Bhajji often comes in for a whip-lashing from critics and detractors who pick on his faulty habit of bowling a middle and leg-stump line. But Harbhajan concedes that such flak is justified. He went on to admit that he had had a poor Jamaica Test recently due to such a reason. "For two days I just couldn't land the ball where I wanted, " said Harbhajan. "I tried my best, but it didn't happen. I felt disappointed and hurt."
In retrospection, Bhajji says his first few years were tumultuous as he had to contend with shouts of an illegal bowling action. That marked only one controversy in a spate of such over a career that has turned out to be a bumpy ride.
"When I was young my action came in to doubt. I had to go abroad and clear it. Those days I didn't even speak proper English. I couldn't talk at all with anyone. Then I was thrown out of the NCA. Then my father died, which was my lowest phase. Then that Sreesanth incident. I thought my cricket will be over after that."
Harbhajan names India's 2009 tour of New Zealand as perhaps his most prosperous outing. He was the lone off-spinner, bowling alongside three seamers. "Your role demands that your seamers remain fresh and you bowl a tight line. Don't try and do lots of different things. Make sure things are under control. There wasn't much in the pitch, and I bowled well".
When questioned on why he tends to bowl over-spin as against conventional side-spin, Bhajji pointed out that it is just his style. "It has been natural with me. I always had the bounce; it was the biggest thing I had. I get a lot of bat-and-pad gap. I try to stick to that".

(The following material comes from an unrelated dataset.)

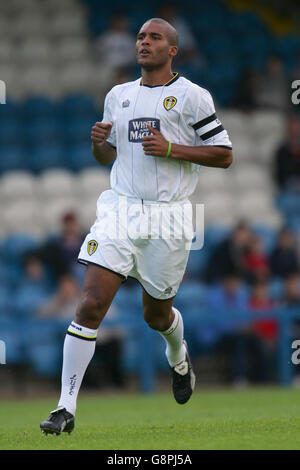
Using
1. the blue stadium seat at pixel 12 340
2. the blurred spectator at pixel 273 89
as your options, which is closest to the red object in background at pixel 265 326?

Harbhajan added that after his 2001 Test series against Australia where he picked up 32 wickets in 3 Tests, he never considered himself playing second fiddle to leg-spinner Anil Kumble. "After that 2001 series against Australia, I never thought I want to be the second spinner in the team. I never felt I was the fourth bowler and that it my role was to get two wickets and go. I wanted to win games."
In conclusion, Bhajji said that he sees himself as a warrior."I am a warrior. I will put myself against anyone and I will give my best for all my friends, my team-mates, my country and myself."